DIRECTIVE 1 =
List the five medium-sized positions that the portfolio review names, in the order it gives them.
DIRECTIVE 2 =
Reproduce the records exactly, starting with the line that contains "What is the" and going on through the last line of the records.

SELECTED TEXT =
+===+

Now we come to five medium-sized positions, which descend in size from about 7% of my portfolio down to about 5.0%. These include SBNY, AMZN, CASY, CBM, and SNCR in that order. As you see, SBNY has moved up to 6th place. I really like SBNY and keep adding a little at a time. AMZN, in 7th place, is one of my favorites. I add a tiny bit each time I have a little cash, and all the tiny bits keep adding up. Of course the price has also moved up. CASY, is next. I like CASY a lot, and added a bunch when it got down to $102-$103, but I sold the extra back after the stock went up because it’s a low beta stock and I needed cash to buy other stocks that had sold off more, and would move more going up. CBM has moved up, both because the price is up, and because I added to it during the month.
I’ve explained elsewhere that I took my position in AMZN because of its rapidly growing operating and free cash flows, in spite of its lack of much EPS. If I exclude my position in Amazon as a special case (which you can consider as you like), the other four have an average PE of 18.4, and an average trailing rate of growth of annual earnings of 40% (also excluding Amazon). I estimate that for this year their average rate of earnings growth will be down to 31%, which still leaves their current PE of 18.4 apparently cheap.
Actually you’ll note that the weighted average PE of all my top ten major positions, again excluding the position in AMZN, is between 15 and 16, which is very comfortable. All my top ten positions were also in the portfolio last month.
To continue, I have three smaller positions, ANET, MITK, and INBK, in descending order between 3.8% and 2.0%. ANET is a new position, which always had had too high a PE for me, but it came down from about 50 about ten months ago to about 25 now. As it’s a disruptive company I started a small position in spite of the Cisco lawsuit. I added a little to MITK during the mont, but as you can see it’s still a small position. INBK I discussed above.
Finally, as I wrote above, I have three new try-out positions, (SHOP, GBX, and CYBR). SHOP is in the 2% range and the other two average just 0.6% apiece. I wrote a review of SHOP yesterday and someone thought my post was an April Fool’s joke, but it’s real. GBX has been discussed on the board quite a bit.
**To summarize,**this month I reduced SWKS and SKX a bit as they were just too large a percentage of my portfolio. I reduced INBK substantially, and sold out of CELG, which last month was my real position with the highest PE, but it seems to have been replaced by ANET, which has an even higher PE. There’s been a lot of good news about Arista though recently, and I started with a tiny position and built it up to now my 11th biggest position at present.
Thus, I put money into one new “position” position this month, ANET, as well as the three try-out positions SHOP, GBX, and CYBR. Both ANET and CYBR are positions I’ve held before.

+===+

Collected data:

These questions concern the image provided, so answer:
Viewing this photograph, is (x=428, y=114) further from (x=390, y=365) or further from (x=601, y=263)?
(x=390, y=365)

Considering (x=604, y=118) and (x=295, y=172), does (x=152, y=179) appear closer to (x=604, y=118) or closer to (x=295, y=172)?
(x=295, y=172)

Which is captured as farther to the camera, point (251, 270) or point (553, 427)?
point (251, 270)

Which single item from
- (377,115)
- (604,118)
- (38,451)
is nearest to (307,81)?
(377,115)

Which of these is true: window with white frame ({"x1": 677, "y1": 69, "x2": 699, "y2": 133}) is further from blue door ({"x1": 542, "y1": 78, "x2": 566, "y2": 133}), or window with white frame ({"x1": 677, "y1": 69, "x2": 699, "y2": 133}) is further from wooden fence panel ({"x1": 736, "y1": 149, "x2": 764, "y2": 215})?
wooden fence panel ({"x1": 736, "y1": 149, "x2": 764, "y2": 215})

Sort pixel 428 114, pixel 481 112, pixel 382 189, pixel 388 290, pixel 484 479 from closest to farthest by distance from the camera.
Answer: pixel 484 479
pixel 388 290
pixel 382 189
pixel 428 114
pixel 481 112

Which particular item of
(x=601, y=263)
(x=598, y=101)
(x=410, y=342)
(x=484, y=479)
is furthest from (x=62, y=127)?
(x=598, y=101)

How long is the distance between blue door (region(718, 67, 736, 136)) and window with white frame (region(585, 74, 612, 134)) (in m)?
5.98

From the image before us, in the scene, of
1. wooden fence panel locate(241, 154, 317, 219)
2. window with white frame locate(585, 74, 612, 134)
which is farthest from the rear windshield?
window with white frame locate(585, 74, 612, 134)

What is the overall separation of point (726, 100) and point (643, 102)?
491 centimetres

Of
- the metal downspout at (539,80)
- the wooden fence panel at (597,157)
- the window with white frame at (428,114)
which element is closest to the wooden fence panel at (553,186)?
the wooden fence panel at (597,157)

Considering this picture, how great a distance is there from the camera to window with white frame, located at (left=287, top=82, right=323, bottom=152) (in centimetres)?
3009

+===+

FINISHED ANSWER 1 =
SBNY, AMZN, CASY, CBM, SNCR

FINISHED ANSWER 2 =
What is the overall separation of point (726, 100) and point (643, 102)?
491 centimetres

Of
- the metal downspout at (539,80)
- the wooden fence panel at (597,157)
- the window with white frame at (428,114)
which element is closest to the wooden fence panel at (553,186)?
the wooden fence panel at (597,157)

Considering this picture, how great a distance is there from the camera to window with white frame, located at (left=287, top=82, right=323, bottom=152) (in centimetres)?
3009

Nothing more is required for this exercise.